Almond provided all the vocals, and all were recorded with a Neumann U87. The lead vocal on the record is the unbridled first take.

“He didn’t know how to pace himself,” Thorne says. “That wasn’t such a bad thing because the engineer caught it. He wasn’t happy with the way the compressor was set. In the run-through, Marc just blasted away, and Paul wasn’t very happy about the settings and how the needles were going. I said, ‘No, no no, don’t touch a thing, he’s singing his heart out.’ We tried to do it again, but that’s the take we kept. He nailed it.

“The choice between mics with vocals has to do with coloration, and with the 87 there’s so little coloration you can take the sound anywhere you want to and that was terrific.
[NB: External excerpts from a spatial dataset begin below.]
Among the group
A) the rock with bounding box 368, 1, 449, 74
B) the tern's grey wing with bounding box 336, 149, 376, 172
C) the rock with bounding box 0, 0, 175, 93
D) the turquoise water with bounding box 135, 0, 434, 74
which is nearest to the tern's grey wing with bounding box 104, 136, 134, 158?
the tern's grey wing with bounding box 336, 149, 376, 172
“I had an incident later when I was doing a Siouxsie and the Banshees single,” he continues. “We actually didn’t get along very well because I just put up my 87, also remembering that when a vocalist wants to sing, they want to sing now. I figured Siouxsie wants to sing now and she delivered, and she called me at home later on saying I hadn’t tried hard enough. We got into a bit of a set-to on that one. So we went into the studio the next morning and set up the ‘American press conference’ (mics). Guess which microphones came out the favorite?”

Back to “Tainted Love.” They went straight from recording into mixing, and Thorne says the mixing process was straight-ahead but arduous, considering the 9-minute length of the song.
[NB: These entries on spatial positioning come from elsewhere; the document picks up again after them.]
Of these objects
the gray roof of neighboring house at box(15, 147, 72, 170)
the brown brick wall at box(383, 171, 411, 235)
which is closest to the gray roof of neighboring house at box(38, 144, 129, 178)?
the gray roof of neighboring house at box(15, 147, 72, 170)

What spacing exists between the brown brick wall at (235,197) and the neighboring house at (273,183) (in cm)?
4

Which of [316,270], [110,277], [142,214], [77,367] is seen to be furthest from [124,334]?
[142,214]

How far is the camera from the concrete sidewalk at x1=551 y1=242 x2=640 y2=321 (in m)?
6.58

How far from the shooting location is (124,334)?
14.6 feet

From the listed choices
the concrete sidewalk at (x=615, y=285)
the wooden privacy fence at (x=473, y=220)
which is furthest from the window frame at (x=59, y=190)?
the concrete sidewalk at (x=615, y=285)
“For the dub mix we wanted to throw in delays here, there and everywhere,” he recalls. “I remember just running from across the control room to get from one piece of equipment to another, and it was everybody’s hands on some control because you couldn’t automate those things. You can now, but then we just had to grab the knob, and it was hilarious, really, just rushing across the control room having to push somebody out of the way to get at it in time.

“The equipment was really quite primitive at the time,” Thorne adds. “The one thing that record has is energy. When you’re just screaming around the place just trying to grab a knob, the adrenalin gets going. With contemporary mixing, it’s possible to just shave it carefully a bit here and a bit there; it’s all under control. There’s no danger of it collapsing or anything. And somehow you can feel that in the final product.”

They finished mixing at 3 a.m. after a total of about four days. The 7-inch single runs 2:41 and the 12-inch version lasts 8:58.

The 7-inch was remixed at Mediasound in New York with Harvey Goldstein engineering because Roger Ames of Polygram’s London Records thought it sounded too mono, which Thorne had done intentionally.

“I thought, ‘This is a flat-out pop single,’ so I thought like an old-fashioned pop single,” Thorne says, explaining that the instruments were very focused. “Roger Ames at the record company said, ‘We would really like it more spread out’—in other words more contemporary sounding.”

Thorne says the remix ends when the Supremes’ “Where Did Our Love Go?” begins, explaining, “On the dance floor, mono works pretty well.”

“Tainted Love” also worked pretty well. It quickly reached Number 1 on the U.K. singles charts and became the best-selling single of 1981 there.

The song experienced quite a ride on the U.S. charts. It entered Billboard’s Hot 100 on January 16, 1982, at No. 90 and seemed to peak at 64. It fell to No. 100 on February 27. After spending a second week at No. 100, it started climbing and took 19 weeks to crack the Top 40, reaching No. 8 during the summer of 1982. “Tainted Love” spent a then record-breaking 43 weeks on the Hot 100.

“For some reason, we really made a mark with this one,” Thorne says. “Of course, we didn’t think it at the time.”